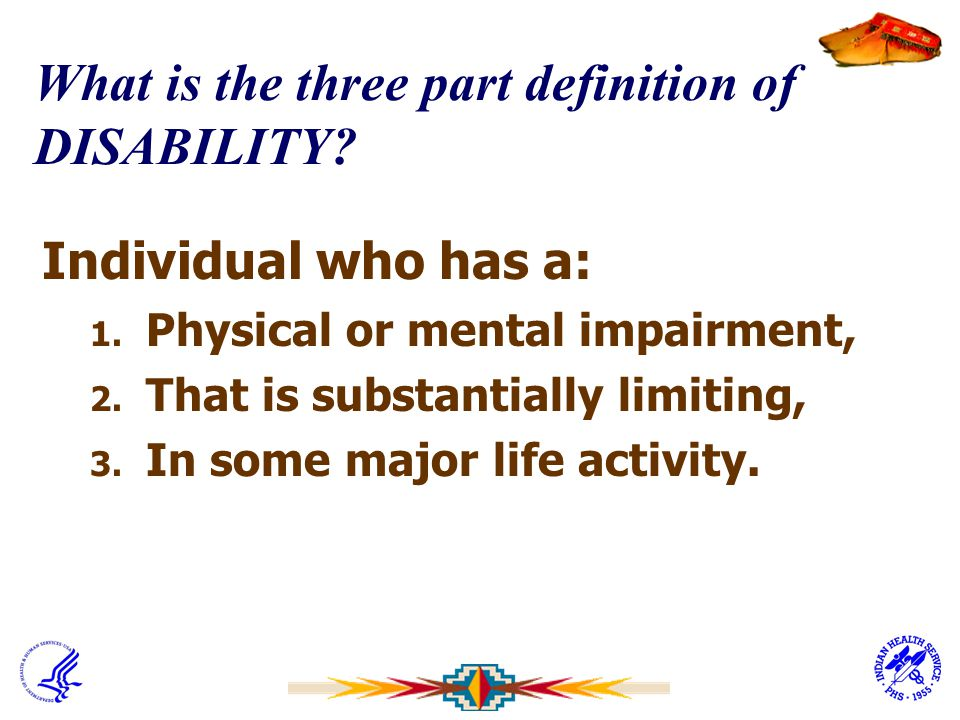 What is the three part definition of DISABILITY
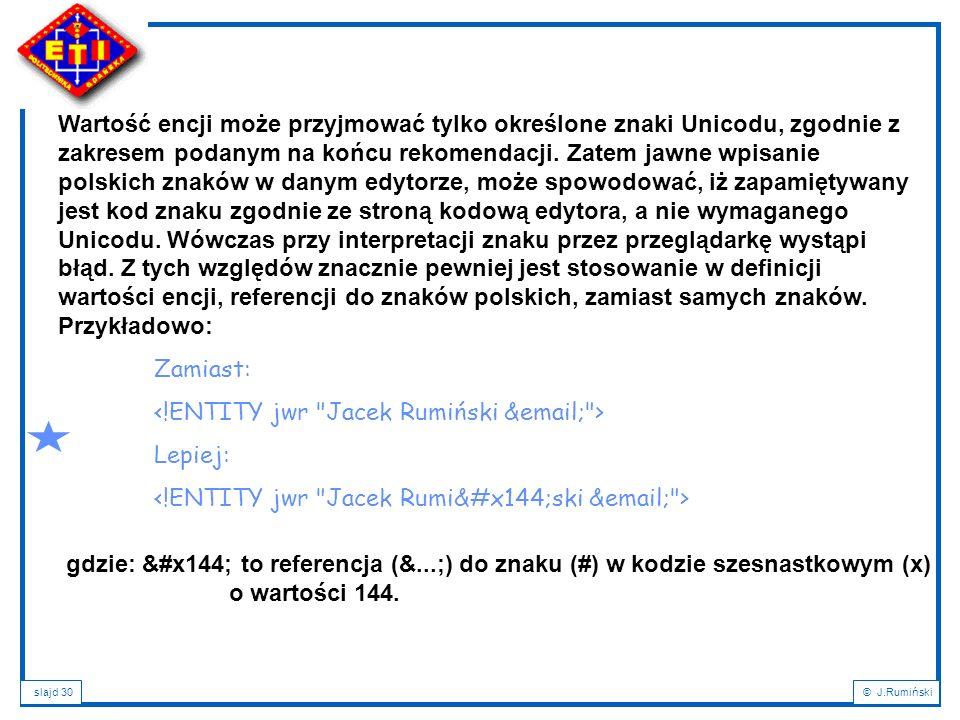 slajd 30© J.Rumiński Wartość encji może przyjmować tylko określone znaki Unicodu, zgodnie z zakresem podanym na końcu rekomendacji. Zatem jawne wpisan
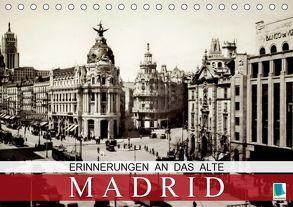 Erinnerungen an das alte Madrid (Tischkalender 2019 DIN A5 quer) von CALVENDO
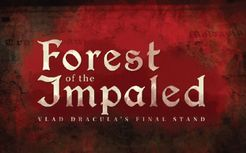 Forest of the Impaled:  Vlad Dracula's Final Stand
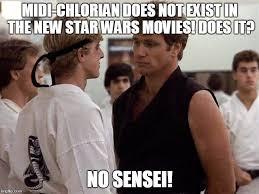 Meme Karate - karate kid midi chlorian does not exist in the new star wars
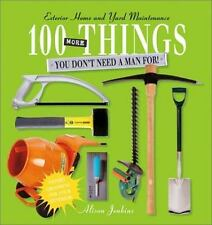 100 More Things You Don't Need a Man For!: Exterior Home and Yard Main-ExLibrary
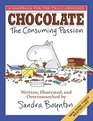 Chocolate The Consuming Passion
────
Print exactly, and print only, the lines from the line with "slajd 30© J.Rumiński" through the last line of the entries, both ends included. No pictures belong in the result.

*WRITTEN RESPONSE:*
 slajd 30© J.Rumiński Wartość encji może przyjmować tylko określone znaki Unicodu, zgodnie z zakresem podanym na końcu rekomendacji. Zatem jawne wpisan
 Erinnerungen an das alte Madrid (Tischkalender 2019 DIN A5 quer) von CALVENDO
 Forest of the Impaled:  Vlad Dracula's Final Stand
 Meme Karate - karate kid midi chlorian does not exist in the new star wars
 100 More Things You Don't Need a Man For!: Exterior Home and Yard Main-ExLibrary
 Chocolate The Consuming Passion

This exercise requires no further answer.